The question of jurisdiction is likely to be fiercely contested. Under the Rome statute that established the court, it can hear cases only if one of the parties is a signatory. While Israel, like the US, is not a party to the convention, the court accepted Palestinian membership in 2015.
While the prosecutor’s office has argued that its “primary position” is that Palestine is a state for the purposes of the treaty that established it, in his legal opinion on Friday Mandelblit argued that because Palestine was not a sovereign state the court had no jurisdiction.

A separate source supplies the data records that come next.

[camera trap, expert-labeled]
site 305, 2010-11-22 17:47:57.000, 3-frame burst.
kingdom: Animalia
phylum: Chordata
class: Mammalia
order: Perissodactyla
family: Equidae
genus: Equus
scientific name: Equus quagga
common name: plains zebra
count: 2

“The claim that the Palestinians have purported to join the Rome statute does not meet, nor can it replace, the substantive test requiring criminal jurisdiction to have been delegated to the court by a sovereign state with a defined territory,” he said.
A full ICC investigation could lead to possible charges being brought against individuals. States cannot be charged by the ICC.
The nearly five-year preliminary investigation has looked at the 2014 war, which left 2,251 dead on the Palestinian side, the majority of whom were civilians, and 74 on the Israeli side, most of them soldiers.
It has also looked at violence near the Israel-Gaza border in 2018.
Earlier this month, the ICC prosecutor refused to press charges over a deadly 2010 Israeli raid on a flotilla bringing aid to Gaza, and urged that investigation to be shut.
Nine Turkish citizens died in May 2010 when Israeli marines stormed the Mavi Marmara, which was among eight ships trying to break a naval blockade of the Gaza Strip. One more died in hospital in 2014.